Bail professionnel : un loyer exonéré de TVA par principe

Option pour la TVA : qui peut l'exercer et comment

Accord du locataire non assujetti : la condition décisive

Durée de neuf ans, portée et révocation de l'option

Taux, charges locatives et taxe foncière refacturée

Contribution sur les revenus locatifs et arbitrage économique

FAQ

Pour aller plus loin

Bail professionnel : un loyer exonéré de TVA par principe

Un dirigeant ou un DAF qui signe un bail professionnel pour des locaux nus destinés à une activité libérale se trouve face à une règle fiscale claire : le loyer est exonéré de TVA de plein droit. L'article 261 D du Code général des impôts (CGI) pose cette exonération pour toute location de locaux nus, quelle que soit la qualité du preneur.

Le bail professionnel au sens de l'article 57 A de la loi du 23 décembre 1986 concerne exclusivement les professions libérales réglementées ou non.

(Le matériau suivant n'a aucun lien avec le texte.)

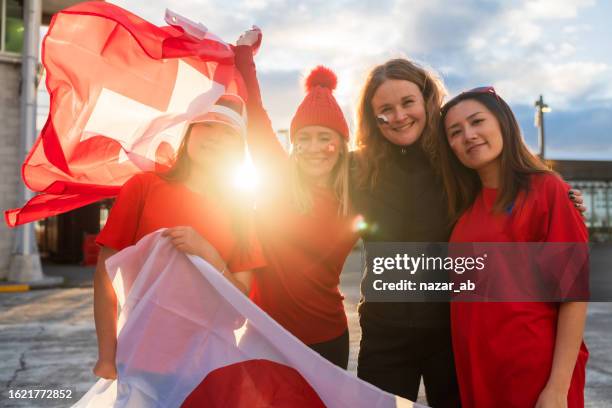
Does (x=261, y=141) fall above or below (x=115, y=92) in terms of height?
below

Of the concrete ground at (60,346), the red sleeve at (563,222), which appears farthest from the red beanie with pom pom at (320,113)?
the concrete ground at (60,346)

Il ne doit pas être confondu avec le bail commercial, régi par les articles L. 145-1 et suivants du Code de commerce, dont le régime TVA obéit à des logiques distinctes.

En pratique, cette exonération signifie que le bailleur facture un loyer hors taxe, sans collecte de TVA. En contrepartie, il ne peut déduire aucune TVA sur les dépenses liées à l'immeuble (travaux, entretien, acquisition). Ce verrouillage constitue le point de départ de tout arbitrage économique.

Option pour la TVA : qui peut l'exercer et comment

L'article 260, 2° du CGI autorise le bailleur — et lui seul — à opter pour l'assujettissement du loyer à la TVA. Le locataire ne dispose d'aucun droit d'initiative sur ce point.

Formalités de l'option

L'option s'exerce par une déclaration expresse adressée au service des impôts des entreprises (SIE) dont dépend l'immeuble. Cette déclaration doit désigner les locaux concernés de façon précise et non équivoque. L'administration apprécie l'option immeuble par immeuble : un bailleur détenant plusieurs locaux peut opter pour l'un sans opter pour les autres.

ÉlémentDétail
Titulaire de l'optionBailleur uniquement
DestinataireSIE du lieu de situation de l'immeuble
Contenu obligatoireDésignation expresse, précise et non équivoque des locaux
PérimètreImmeuble par immeuble
Prise d'effet1er jour du mois de l'exercice de l'option

Une fois l'option notifiée, le bailleur collecte la TVA au taux de 20 % sur chaque loyer et la reverse au Trésor. Il ouvre simultanément son droit à déduction de la TVA grevant les dépenses affectées à l'immeuble.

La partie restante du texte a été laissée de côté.